Domenica scorsa per tutto il giorno, fino tarda sera al Parco Ducos Due si è tenuta, con grande affluenza di pubblico e meritato successo, la 17a edizione del Beatles Day.

  La kermesse ha visto sfilare sui tre palchi allestiti nei pressi della Cascina Bredina ristrutturata dall'Associazione Palco Giovani, più di cinquanta bands provenienti da tutta Italia per rendere omaggio ai Fab Four

Puntualissima, si è presentata alle 10.30 del mattino la prima formazione " Carducci... BS I Love You ", composta dagli allievi della Scuola Media Carducci diretta dal loro prof. Luigi Fertonani; a quei ragazzi è toccato di esibirsi per primi sotto gli occhi dei loro entusiasti genitori.

Sono poi saliti i V.A.G.H.I., band beatlesiana giunta da Cagliari. E' fra i 25 gruppi che hanno partecipato alla registrazione del CD che Beatlesiani d'Italia Associati ha prodotto negli Studi di Abbey Road a Londra per aiutare i progetti dell'UNICEF. Molti erano presenti a Brescia per esibirsi gratuitamente sul palco del Ducos. (ogni formazione poteva proporre tre canzoni dei Beatles).
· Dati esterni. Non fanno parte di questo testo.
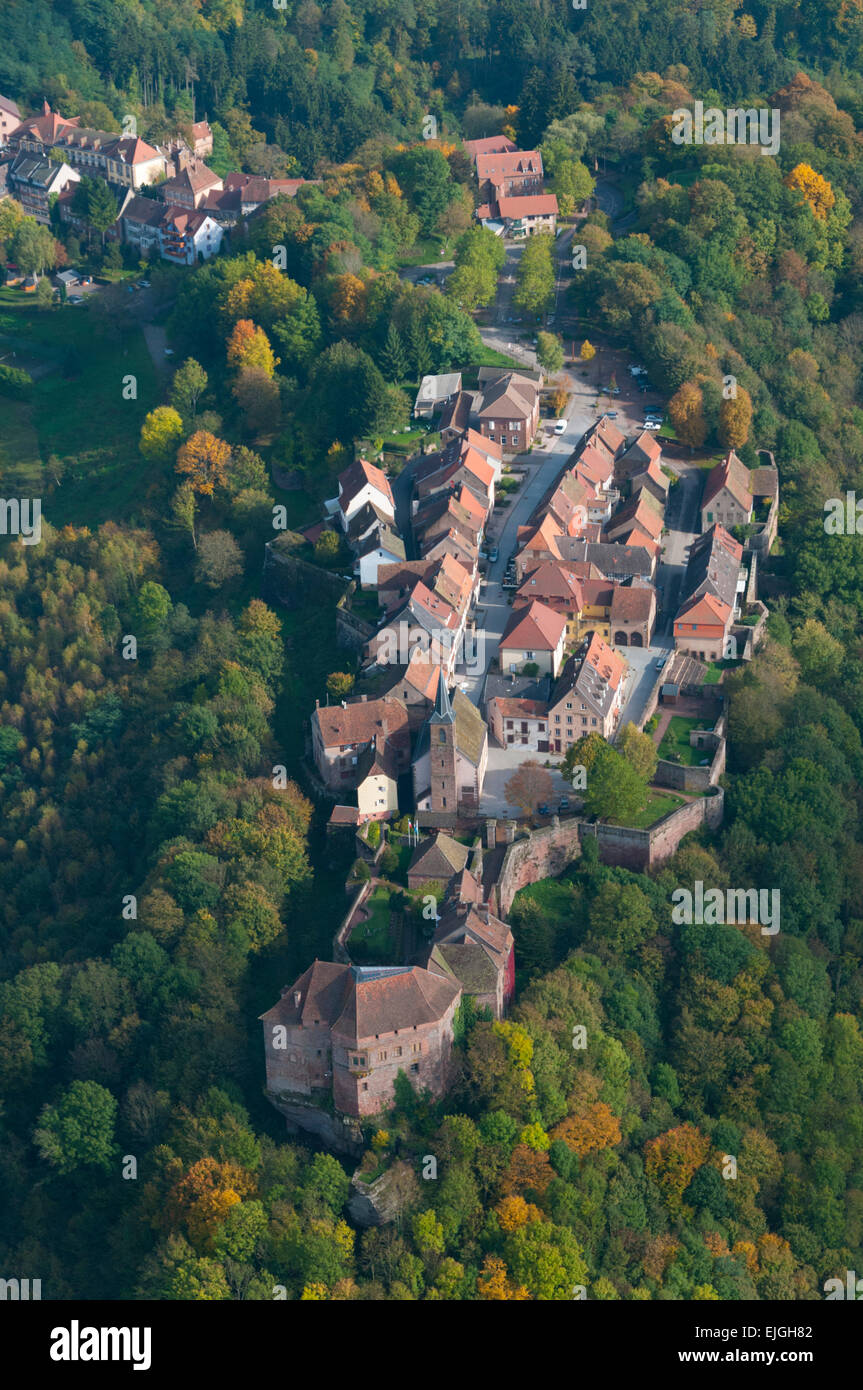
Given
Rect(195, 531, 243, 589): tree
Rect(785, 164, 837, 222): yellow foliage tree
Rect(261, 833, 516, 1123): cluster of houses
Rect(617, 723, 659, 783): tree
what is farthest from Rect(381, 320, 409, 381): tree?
Rect(261, 833, 516, 1123): cluster of houses

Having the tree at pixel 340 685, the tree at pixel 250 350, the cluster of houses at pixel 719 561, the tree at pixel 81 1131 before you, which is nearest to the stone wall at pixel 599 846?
the cluster of houses at pixel 719 561

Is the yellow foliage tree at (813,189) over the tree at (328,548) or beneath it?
over

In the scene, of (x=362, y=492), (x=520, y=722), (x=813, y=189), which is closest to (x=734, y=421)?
(x=362, y=492)

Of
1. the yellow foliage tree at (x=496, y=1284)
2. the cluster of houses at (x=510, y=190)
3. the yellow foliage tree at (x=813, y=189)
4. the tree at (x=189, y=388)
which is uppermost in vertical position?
the yellow foliage tree at (x=813, y=189)

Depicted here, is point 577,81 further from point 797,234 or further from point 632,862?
point 632,862

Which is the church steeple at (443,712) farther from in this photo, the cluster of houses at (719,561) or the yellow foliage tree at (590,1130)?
the yellow foliage tree at (590,1130)

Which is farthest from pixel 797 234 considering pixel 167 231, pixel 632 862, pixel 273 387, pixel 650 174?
pixel 632 862
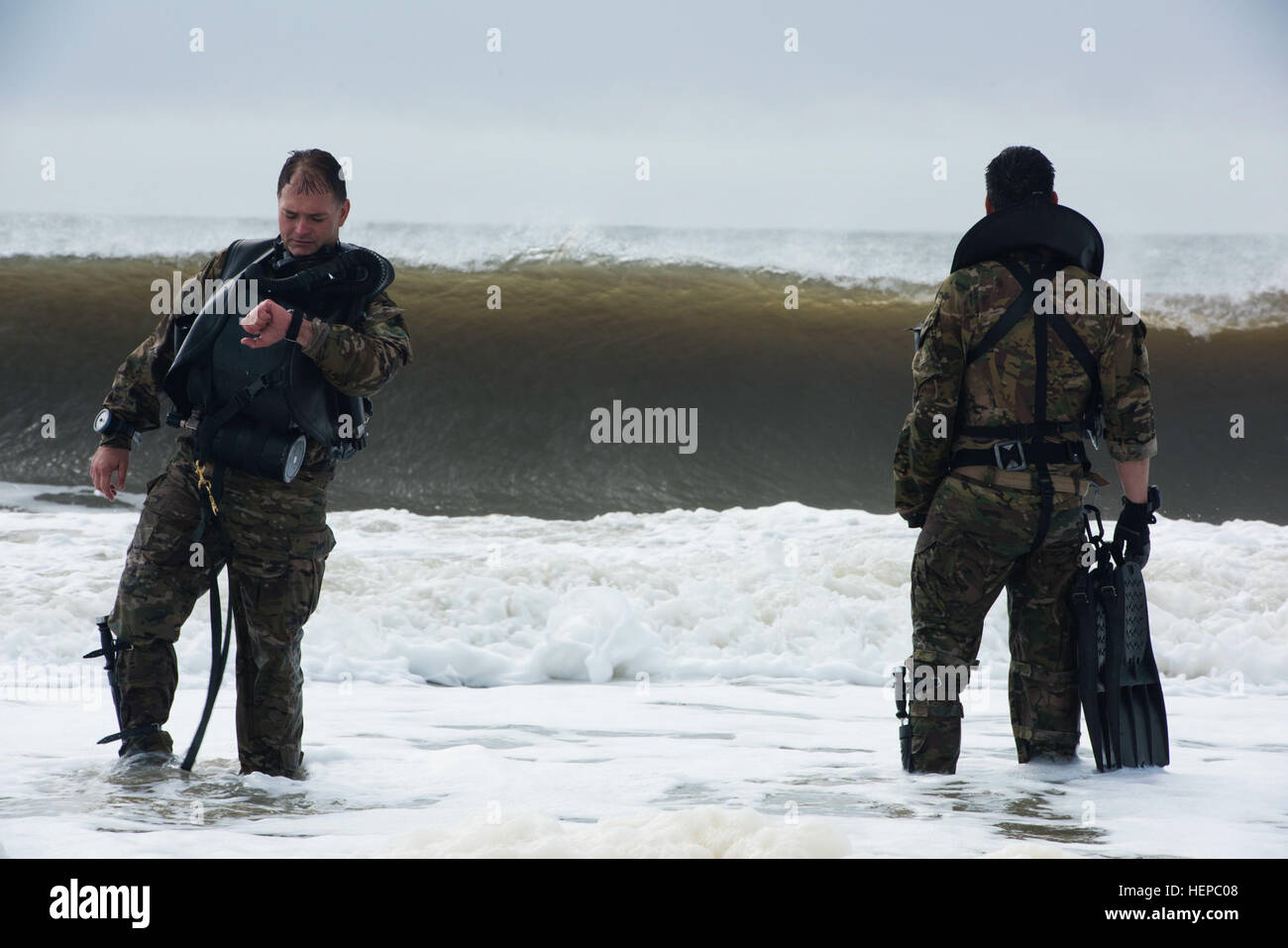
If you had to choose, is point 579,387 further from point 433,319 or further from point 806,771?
point 806,771

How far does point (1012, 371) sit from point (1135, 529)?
0.52 metres

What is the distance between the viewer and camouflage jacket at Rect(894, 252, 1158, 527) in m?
2.86

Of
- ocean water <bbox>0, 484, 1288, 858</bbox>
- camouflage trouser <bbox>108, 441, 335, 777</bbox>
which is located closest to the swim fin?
ocean water <bbox>0, 484, 1288, 858</bbox>

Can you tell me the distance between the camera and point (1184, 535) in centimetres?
720

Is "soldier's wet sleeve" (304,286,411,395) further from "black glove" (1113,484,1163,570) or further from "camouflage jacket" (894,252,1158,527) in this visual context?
"black glove" (1113,484,1163,570)

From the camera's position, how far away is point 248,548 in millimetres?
2809

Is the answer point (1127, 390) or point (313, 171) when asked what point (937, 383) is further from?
point (313, 171)

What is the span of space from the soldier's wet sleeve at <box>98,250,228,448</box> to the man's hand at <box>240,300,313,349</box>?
442 millimetres

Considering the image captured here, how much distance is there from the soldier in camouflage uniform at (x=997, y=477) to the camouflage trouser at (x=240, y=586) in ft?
4.89

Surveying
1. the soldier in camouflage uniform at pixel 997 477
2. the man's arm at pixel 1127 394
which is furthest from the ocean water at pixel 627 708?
the man's arm at pixel 1127 394

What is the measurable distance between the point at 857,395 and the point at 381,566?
9.35 metres

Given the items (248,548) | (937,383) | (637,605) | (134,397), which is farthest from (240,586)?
(637,605)

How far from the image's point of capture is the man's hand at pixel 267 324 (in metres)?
2.50

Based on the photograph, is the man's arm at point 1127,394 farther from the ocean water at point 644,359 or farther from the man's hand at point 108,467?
the ocean water at point 644,359
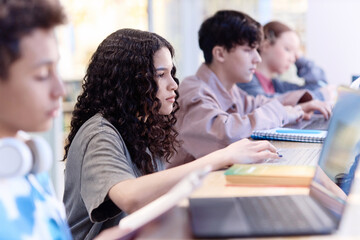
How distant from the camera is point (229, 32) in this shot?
7.63 feet

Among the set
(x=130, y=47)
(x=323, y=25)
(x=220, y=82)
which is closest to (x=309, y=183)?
(x=130, y=47)

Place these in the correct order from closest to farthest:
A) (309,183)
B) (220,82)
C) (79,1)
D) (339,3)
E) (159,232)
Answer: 1. (159,232)
2. (309,183)
3. (220,82)
4. (79,1)
5. (339,3)

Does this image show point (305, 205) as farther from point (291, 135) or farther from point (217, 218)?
point (291, 135)

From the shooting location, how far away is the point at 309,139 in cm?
182

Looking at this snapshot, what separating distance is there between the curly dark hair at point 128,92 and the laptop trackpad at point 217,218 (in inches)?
14.9

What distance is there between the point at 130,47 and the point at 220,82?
89cm

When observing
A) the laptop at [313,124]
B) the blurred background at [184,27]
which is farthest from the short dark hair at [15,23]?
the blurred background at [184,27]

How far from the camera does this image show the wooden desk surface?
0.89 metres

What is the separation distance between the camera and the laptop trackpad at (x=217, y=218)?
0.86m

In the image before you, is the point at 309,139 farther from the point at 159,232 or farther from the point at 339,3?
the point at 339,3

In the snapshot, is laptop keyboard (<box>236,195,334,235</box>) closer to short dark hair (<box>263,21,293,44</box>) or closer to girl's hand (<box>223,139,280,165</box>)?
girl's hand (<box>223,139,280,165</box>)

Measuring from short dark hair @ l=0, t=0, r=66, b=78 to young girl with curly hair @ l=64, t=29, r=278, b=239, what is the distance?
0.46m

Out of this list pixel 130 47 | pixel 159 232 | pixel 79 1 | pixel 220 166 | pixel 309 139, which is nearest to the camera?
pixel 159 232

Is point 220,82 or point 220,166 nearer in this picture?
point 220,166
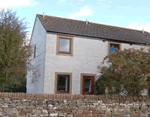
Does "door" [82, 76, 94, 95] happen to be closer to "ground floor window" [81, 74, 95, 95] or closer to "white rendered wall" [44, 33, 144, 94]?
"ground floor window" [81, 74, 95, 95]

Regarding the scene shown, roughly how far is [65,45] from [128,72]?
6.64m

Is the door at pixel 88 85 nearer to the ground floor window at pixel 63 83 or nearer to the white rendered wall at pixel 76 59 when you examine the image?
the white rendered wall at pixel 76 59

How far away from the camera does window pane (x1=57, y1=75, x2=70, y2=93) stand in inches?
671

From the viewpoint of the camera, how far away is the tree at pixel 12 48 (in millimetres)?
13078

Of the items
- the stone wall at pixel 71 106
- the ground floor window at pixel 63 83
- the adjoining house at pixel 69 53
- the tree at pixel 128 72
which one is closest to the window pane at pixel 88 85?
the adjoining house at pixel 69 53

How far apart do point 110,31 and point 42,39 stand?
594 centimetres

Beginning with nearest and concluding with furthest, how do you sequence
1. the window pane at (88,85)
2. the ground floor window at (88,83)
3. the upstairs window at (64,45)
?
the upstairs window at (64,45) < the ground floor window at (88,83) < the window pane at (88,85)

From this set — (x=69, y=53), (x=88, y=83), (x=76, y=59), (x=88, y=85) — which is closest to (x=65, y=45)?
(x=69, y=53)

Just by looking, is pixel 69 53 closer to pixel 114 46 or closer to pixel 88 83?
pixel 88 83

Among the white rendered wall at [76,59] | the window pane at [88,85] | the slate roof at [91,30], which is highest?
the slate roof at [91,30]

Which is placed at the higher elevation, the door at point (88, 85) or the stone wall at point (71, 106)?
the door at point (88, 85)

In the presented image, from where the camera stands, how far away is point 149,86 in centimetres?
1189

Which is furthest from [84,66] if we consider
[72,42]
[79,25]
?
[79,25]

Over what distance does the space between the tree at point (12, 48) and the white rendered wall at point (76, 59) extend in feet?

Per tutto il pomeriggio i gruppi si sono avvicendati puntualmente fra l'entusiasmo del pubblico che è diventato incontenibile quando Lawrence Gilmore è balzato sul palco impugnando il mitico basso Hofner, come quello di Paul McCartney, infatti Gilmore è il miglior sosia di Paul e anche bravissimo ad imitarlo nel cantare e suonare, da restare senza fiato. La sua performance ha mandato in visibilio tutti, anche il vero promoter del vero Paul McCartney, il nostro concittadino Adolfo Galli, che si è anche complimentato con lui per il concerto che si è concluso con una Hey Jude corale. Dopo di lui un'altra gradita presenza è stata quella di Riccardo Maffoni che ha interpretato magistralmente "You've Got to Hide your Love Away" e "Here Comes the Sun" dei Beatles e anche la sua "Sole negli Occhi" canzone vincitrice al festival di Sanremo. Apprezzatissimi anche Marco Zappa dalla Svizzera in duo chitarristico con un eccezionale Marco Marchi. E poi Siria e Francesco e tanto ancora.

Alessio Colombini, ha fatto sognare con la sua chitarra, come i Rangzen da Rimini. Fra i bresciani "Cario e i sui Tartari", i 3Kwaku, BeatOne con Tristano Giambelli (fratello di Rolando) in quartetto, brava anche Beatlesianna, quattordicenne.

Instacabile Giancarla Paladini sul palco a presentare gli artisti per 12 ore filate con i fedelissimi direttori di palco Furio Sollazzi e Franco Sandri.

C'erano anche collezionisti di dischi e Steve Holmes da Liverpool con le sue "memorabilia". È stato presentato il libro "Back to Help" con le foto di Emilio Lari.

Nel corso della serata è stato ricordato Mario Vigasio il mecenate dei musicisti bresciani con il suo premio VI d'Oro offerto ora dal figlio Michele.